Perovskite or double perovskite structures are adopted by a variety of compounds. They can have a range of applications, e.g., in optoelectronics. The stability and band gap of the materials need to be optimized for the specific type of application. Oxide perovskites, for example, can show higher stabilities than halide perovskite compounds.

Optimal band gaps for, e.g., solar cell applications are often in the near-IR range. For achieving these bands gaps, the inclusion of heavier elements can be useful. For example, the band gap of the oxide double perovskite Ba₂AgIO₆ could be optimized by replacing Ag with the heavier Au. However, there had been no gold oxide perovskites of this type reported so far.

Tyrel M. McQueen, Johns Hopkins University, Baltimore, MD, USA, and colleagues have synthesized the first gold-containing double perovskite, Ba₂AuIO₆ (pictured) and compared it with the “lighter” analogues Ba₂AgIO₆ and Ba₂NaIO₆. The team used hydrothermal syntheses to prepare Ba₂AgIO₆ and Ba₂AuIO₆ from either Au₂O₃ or Ag₂O, Ba(OH)₂·8H₂O, and H₅IO₆. Ba₂NaIO₆ was synthesized from NaIO₄ and Ba(OH)₂·8H₂O via a solid-state reaction.

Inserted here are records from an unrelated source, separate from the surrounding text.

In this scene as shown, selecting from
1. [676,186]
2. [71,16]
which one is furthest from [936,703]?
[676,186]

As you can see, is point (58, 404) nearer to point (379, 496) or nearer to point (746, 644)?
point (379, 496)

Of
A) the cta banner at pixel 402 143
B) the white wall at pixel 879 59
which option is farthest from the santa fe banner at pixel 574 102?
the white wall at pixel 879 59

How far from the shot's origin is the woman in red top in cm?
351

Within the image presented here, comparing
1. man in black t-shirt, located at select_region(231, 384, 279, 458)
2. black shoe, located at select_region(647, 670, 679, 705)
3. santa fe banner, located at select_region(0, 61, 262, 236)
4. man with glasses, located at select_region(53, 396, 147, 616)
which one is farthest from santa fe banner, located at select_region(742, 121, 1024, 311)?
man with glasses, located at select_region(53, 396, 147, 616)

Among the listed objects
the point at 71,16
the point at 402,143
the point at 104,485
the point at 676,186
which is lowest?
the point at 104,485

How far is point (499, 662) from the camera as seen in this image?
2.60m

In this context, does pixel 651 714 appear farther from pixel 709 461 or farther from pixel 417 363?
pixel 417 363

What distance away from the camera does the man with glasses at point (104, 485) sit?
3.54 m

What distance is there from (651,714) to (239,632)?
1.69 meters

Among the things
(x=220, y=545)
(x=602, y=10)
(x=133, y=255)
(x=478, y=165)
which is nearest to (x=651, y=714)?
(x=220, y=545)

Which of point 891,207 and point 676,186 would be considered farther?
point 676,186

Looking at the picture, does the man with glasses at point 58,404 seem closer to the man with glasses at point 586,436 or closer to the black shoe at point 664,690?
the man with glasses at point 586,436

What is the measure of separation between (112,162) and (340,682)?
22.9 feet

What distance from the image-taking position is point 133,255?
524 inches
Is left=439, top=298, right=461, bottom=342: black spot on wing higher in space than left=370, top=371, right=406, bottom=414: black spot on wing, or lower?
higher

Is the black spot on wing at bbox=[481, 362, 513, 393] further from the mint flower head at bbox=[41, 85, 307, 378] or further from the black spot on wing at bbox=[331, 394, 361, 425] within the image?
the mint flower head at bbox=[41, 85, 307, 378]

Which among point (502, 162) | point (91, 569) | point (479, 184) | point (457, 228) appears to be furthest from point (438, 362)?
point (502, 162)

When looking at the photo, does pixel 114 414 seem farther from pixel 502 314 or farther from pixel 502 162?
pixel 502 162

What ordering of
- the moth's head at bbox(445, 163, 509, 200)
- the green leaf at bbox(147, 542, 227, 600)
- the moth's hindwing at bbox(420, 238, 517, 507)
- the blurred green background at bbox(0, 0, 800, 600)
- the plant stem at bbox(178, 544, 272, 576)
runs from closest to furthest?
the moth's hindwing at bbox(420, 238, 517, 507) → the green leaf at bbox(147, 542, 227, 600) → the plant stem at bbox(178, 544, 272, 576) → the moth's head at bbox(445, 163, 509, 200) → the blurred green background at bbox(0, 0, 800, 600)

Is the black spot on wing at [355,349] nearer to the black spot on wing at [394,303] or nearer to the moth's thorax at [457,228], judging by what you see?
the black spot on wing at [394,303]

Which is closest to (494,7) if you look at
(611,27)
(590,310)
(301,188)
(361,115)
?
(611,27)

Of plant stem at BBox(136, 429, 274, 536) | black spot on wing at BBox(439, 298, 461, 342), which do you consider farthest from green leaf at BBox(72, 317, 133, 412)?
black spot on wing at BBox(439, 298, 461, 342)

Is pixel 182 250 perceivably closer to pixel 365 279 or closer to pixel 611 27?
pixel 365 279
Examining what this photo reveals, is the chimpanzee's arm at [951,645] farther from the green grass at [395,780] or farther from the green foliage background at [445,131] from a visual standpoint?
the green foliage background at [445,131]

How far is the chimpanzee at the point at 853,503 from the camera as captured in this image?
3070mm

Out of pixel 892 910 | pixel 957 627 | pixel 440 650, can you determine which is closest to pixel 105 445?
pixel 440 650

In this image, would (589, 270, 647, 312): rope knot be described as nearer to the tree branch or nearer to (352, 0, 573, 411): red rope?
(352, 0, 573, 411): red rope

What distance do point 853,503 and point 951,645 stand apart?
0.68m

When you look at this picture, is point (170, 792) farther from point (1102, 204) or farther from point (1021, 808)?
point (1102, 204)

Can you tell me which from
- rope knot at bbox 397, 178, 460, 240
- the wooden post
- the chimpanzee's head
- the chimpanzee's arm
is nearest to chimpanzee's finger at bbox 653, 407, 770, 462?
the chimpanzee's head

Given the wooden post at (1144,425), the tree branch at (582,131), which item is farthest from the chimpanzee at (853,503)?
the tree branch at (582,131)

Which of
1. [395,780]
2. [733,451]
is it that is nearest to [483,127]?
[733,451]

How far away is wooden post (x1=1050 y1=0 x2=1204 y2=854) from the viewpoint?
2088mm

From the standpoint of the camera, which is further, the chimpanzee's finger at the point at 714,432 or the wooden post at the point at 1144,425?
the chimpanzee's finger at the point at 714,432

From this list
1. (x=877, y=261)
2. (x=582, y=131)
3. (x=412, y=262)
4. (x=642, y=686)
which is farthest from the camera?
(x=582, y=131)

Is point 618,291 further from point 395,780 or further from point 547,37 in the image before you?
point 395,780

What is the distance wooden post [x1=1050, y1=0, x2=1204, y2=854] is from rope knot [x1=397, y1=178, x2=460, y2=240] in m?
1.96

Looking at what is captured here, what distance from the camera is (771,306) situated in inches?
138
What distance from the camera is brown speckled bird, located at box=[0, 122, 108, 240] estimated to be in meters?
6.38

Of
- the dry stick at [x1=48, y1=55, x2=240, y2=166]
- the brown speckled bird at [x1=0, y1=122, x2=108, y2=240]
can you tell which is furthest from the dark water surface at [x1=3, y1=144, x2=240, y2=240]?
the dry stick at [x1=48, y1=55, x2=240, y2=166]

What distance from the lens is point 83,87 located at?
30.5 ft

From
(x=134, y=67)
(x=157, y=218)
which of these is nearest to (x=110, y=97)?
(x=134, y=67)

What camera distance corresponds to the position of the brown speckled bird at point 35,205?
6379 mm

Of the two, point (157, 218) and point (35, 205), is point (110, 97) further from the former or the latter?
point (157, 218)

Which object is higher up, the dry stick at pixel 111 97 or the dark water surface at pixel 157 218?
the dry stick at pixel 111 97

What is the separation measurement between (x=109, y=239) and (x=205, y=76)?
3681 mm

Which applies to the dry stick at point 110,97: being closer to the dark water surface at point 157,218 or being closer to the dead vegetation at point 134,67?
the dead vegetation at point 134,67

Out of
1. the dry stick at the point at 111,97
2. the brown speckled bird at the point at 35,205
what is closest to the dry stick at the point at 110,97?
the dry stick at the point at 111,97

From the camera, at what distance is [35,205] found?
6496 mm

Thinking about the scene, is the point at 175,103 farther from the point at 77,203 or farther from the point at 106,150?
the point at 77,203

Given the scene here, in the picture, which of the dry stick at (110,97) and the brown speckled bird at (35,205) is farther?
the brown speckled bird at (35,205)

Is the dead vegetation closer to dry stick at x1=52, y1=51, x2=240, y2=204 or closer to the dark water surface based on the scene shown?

The products were characterized using X-ray diffraction, confirming the double-perovskite structure. Ba₂NaIO₆ has a cubic perovskite structure, while Ba₂AuIO₆ and Ba₂AgIO₆ show a monoclinic distortion. The band gaps of Ba₂AuIO₆ and Ba₂AgIO₆ are ca. 1.3 eV and ca. 2.1 eV, respectively. These values are promising for solar and other optoelectronic applications, but the stability of the compounds still needs improvement.

• A Gold(I) Oxide Double Perovskite: Ba₂AuIO₆,
  Elizabeth A. Pogue, Jack Bond, Cassandra Imperato, John B. S. Abraham, Natalia Drichko, Tyrel M. McQueen,
  J. Am. Chem. Soc. 2021.
  https://doi.org/10.1021/jacs.1c08241